Aucun gouvernement n'a jamais accepté de faire cela. L'Institut de la statistique du Québec n'est pas l'employeur des juristes, tandis que le gouvernement est redevable envers les contribuables. C'est l'objectif même d'un gouvernement responsable.

Pierre Moreau

Le président du Conseil du Trésor a toutefois noté des progrès en ce qui a trait au statut des juristes de l'État. « C'est la première fois depuis le début des négociations qu'on voit un mouvement de rapprochement. Je me félicite d'avoir laissé cet espace de négociation », a ajouté Pierre Moreau.

Le mode de négociations de la convention collective des membres de LANEQ est au coeur du litige entre LANEQ et le Conseil du Trésor. Dès le début du conflit, les syndiqués ont dit vouloir remplacer le processus de médiation actuellement en vigueur par un mécanisme d'arbitrage liant le gouvernement.
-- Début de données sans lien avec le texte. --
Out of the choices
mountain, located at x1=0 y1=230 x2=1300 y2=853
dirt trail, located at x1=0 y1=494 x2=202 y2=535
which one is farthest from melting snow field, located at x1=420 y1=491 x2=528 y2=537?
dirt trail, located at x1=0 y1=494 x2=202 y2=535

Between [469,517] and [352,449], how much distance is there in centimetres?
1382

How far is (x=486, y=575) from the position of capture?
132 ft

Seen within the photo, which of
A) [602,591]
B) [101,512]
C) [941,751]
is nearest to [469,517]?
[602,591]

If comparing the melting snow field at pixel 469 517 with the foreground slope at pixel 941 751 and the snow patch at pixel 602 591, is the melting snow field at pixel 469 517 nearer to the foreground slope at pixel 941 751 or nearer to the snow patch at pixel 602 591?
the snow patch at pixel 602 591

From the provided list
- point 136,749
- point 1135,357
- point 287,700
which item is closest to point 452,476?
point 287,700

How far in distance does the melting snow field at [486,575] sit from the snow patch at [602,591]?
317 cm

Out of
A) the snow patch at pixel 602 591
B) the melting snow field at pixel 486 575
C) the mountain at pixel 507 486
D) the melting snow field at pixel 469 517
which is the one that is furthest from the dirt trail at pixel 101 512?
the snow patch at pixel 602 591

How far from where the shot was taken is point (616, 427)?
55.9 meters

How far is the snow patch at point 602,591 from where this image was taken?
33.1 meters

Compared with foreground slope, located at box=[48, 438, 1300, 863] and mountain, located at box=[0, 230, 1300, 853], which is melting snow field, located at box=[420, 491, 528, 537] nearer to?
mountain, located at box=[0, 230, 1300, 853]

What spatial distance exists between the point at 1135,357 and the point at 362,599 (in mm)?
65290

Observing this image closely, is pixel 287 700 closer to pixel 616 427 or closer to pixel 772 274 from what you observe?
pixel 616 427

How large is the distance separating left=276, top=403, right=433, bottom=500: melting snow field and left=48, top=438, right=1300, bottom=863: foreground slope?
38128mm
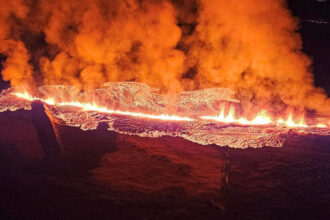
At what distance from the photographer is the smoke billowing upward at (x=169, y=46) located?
27.5ft

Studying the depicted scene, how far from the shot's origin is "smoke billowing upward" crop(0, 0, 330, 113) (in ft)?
27.5

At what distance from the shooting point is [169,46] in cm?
927

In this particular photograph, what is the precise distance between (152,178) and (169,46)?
19.6 ft

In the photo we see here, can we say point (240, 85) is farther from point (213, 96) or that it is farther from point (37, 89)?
point (37, 89)

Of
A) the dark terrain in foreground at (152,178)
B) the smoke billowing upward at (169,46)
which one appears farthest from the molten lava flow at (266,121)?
the dark terrain in foreground at (152,178)

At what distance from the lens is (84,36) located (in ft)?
31.6

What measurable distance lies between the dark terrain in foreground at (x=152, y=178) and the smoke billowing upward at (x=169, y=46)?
323cm

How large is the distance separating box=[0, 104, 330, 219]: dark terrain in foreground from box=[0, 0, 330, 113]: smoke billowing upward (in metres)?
3.23

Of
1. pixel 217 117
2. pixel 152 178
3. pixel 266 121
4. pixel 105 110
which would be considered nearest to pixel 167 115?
pixel 217 117

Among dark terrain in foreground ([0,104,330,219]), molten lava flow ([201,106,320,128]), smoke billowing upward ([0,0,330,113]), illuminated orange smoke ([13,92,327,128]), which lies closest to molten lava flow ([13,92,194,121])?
illuminated orange smoke ([13,92,327,128])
Le gouvernement devrait ainsi se soumettre à la décision d'un arbitre choisi par les deux parties, sans possibilité d'adopter une loi spéciale, comme cela s'est produit au terme de la dernière négociation d'un contrat de travail, en 2011. En contre-partie, LANEQ perdrait son droit de grève.
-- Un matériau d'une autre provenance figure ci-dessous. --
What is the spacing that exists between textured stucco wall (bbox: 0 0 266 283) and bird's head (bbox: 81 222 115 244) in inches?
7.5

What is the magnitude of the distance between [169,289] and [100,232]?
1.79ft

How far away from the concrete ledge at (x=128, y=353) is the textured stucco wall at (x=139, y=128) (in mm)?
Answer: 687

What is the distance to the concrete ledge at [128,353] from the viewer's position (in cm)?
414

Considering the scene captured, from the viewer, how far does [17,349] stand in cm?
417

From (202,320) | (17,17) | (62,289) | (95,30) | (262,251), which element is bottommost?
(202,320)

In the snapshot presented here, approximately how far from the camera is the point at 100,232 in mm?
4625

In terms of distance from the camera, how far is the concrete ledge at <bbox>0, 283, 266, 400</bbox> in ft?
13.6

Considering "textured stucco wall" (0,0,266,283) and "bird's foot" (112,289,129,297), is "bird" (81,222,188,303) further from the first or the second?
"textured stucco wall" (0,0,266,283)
Le ministre Moreau a toutefois indiqué lundi matin que seuls les juges et les procureurs de la Couronne disposent d'un mécanisme du genre, au nom du principe de la séparation des pouvoirs. Le cas des membres de LANEQ est différent, a-t-il plaidé, puisque leurs fonctions exigent qu'ils soient en relation avec leur client, qui est le gouvernement du Québec.

Un fusil sur la tempe, déplore Jean Denis

« Le rejet de notre proposition, quelques heures à peine après sa présentation et avant même qu’une réponse soit transmise à la table de négociation, est une preuve flagrante que le gouvernement n’a jamais eu l’intention de négocier de bonne foi », a rétorqué LANEQ dans un communiqué publié en fin d'après-midi.
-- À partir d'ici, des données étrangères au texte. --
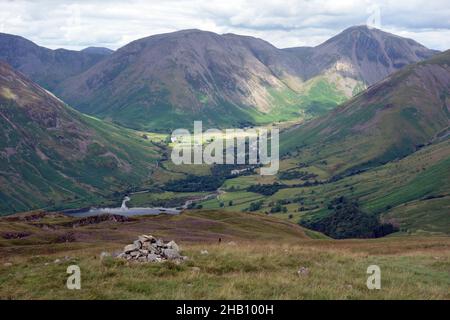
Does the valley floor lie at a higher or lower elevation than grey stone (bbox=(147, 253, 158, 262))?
lower

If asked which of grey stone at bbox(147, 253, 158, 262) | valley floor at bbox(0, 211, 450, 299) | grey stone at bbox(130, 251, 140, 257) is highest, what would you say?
grey stone at bbox(130, 251, 140, 257)

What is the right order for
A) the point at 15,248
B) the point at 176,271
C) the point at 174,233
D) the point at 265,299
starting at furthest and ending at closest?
the point at 174,233
the point at 15,248
the point at 176,271
the point at 265,299

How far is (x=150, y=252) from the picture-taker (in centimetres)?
3550

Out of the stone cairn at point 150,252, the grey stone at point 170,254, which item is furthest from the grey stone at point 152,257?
the grey stone at point 170,254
« L’invitation à négocier du ministre Moreau relève donc plutôt de l’hypocrisie », a déclaré Jean Denis. « S’il a le courage de ses convictions, nous l’invitons à reconsidérer notre proposition et à impliquer un tiers neutre et indépendant pour régler les aspects en litige. »

Selon le président de LANEQ, convoquer les parlementaires pour faire adopter une loi spéciale tout en déclarant vouloir négocier n'a aucun sens.

Ça veut dire quoi? Ça met un beau gun sur la tempe, pis je te dis : "est-ce que tu veux négocier? Envoye donc! Ce serait donc le fun!" C’est pas comme ça qu’on négocie. C’est un manque de respect total.

Jean Denis, président de LANEQ

Quant à la ministre de la Justice Stéphanie Vallée, la grande absente dans ce conflit, il lui reproche d’avoir totalement refusé de discuter avec le syndicat. « Si la loi spéciale est adoptée, je crois vraiment qu’elle devrait démissionner », a-t-il déclaré.